Oggi la continuazione legale è soprattutto arabo saudita – una media di 150 decapitazioni all’anno – quella privata è soprattutto islamista, ed è culminata con l’Isis, che ha reso di nuovo familiare gli spettacoli delle teste mozzate, più precisamente recise lentamente con un coltello, e ostentate. Un tempo quella familiarità dovette essere stretta. In una discussione teologica sul rapporto fra causa ed effetto, con avversari quali al-Farabi e Ibn Sina, il grande Abu Hamid Muhammad al-Ghazali (1058-1111) sosteneva che Dio nel suo operato non sia soggetto ad alcun ordine terreno, e possa ordinare una sequenza di avvenimenti in modo causale, ma possa anche agire in modo del tutto diverso, com’è mostrato nei miracoli. Per esempio, può far sì che una persona viva anche dopo esser stata decapitata.  

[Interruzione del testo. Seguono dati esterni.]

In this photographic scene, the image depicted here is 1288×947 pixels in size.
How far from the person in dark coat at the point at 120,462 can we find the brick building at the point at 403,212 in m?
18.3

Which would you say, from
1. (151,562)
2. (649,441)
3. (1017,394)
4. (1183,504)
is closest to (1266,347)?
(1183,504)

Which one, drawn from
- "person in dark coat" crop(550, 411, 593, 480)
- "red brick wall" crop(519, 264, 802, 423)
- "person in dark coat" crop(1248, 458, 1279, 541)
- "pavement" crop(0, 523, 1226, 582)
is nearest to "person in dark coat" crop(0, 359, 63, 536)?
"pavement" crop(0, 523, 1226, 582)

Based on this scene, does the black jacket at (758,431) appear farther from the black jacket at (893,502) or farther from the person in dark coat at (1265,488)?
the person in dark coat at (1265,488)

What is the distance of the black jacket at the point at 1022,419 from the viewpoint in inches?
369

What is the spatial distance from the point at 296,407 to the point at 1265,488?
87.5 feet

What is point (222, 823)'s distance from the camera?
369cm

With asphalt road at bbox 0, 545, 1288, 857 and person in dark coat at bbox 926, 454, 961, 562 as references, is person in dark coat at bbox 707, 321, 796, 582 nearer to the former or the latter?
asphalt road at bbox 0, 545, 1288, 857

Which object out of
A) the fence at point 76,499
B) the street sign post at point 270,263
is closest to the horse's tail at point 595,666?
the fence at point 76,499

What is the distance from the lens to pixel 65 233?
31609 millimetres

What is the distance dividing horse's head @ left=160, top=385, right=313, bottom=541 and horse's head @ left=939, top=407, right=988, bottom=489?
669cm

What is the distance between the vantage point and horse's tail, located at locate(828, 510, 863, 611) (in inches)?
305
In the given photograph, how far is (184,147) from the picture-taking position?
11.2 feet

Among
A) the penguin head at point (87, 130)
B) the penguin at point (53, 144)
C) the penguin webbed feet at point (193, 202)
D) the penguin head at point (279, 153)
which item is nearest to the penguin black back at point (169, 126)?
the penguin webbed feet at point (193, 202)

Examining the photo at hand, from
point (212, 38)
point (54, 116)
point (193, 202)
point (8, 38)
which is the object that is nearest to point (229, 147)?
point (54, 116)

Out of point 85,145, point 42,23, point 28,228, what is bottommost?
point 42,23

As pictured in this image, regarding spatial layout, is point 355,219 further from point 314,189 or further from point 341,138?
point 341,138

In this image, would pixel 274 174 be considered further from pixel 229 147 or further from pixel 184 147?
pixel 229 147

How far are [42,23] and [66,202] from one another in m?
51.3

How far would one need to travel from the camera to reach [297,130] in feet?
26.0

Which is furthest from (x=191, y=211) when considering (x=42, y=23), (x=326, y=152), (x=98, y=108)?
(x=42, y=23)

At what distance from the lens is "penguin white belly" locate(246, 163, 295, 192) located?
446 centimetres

Oltretutto, lo studio delle decapitazioni fu un banco di prova delle speculazioni sul luogo del corpo in cui risiede l’anima. Si dibatté anche molto sull’eventualità che il cervello restasse ancora attivo dopo che la testa è stata separata dal tronco – succede infatti, per un certo numero di secondi almeno – e che quell’attività producesse una qualche coscienza. Il reciproco, cioè la sopravvivenza del corpo privato della testa, avvenne per 18 mesi nel 1946-47 al pollo Mike, nativo del Colorado. Il suo titolare, Lloyd Olsen, aveva fallito malamente il colpo d’accetta. Ne ricavò, in esibizioni attraverso gli Stati Uniti, l’equivalente di 50 mila dollari dei nostri giorni.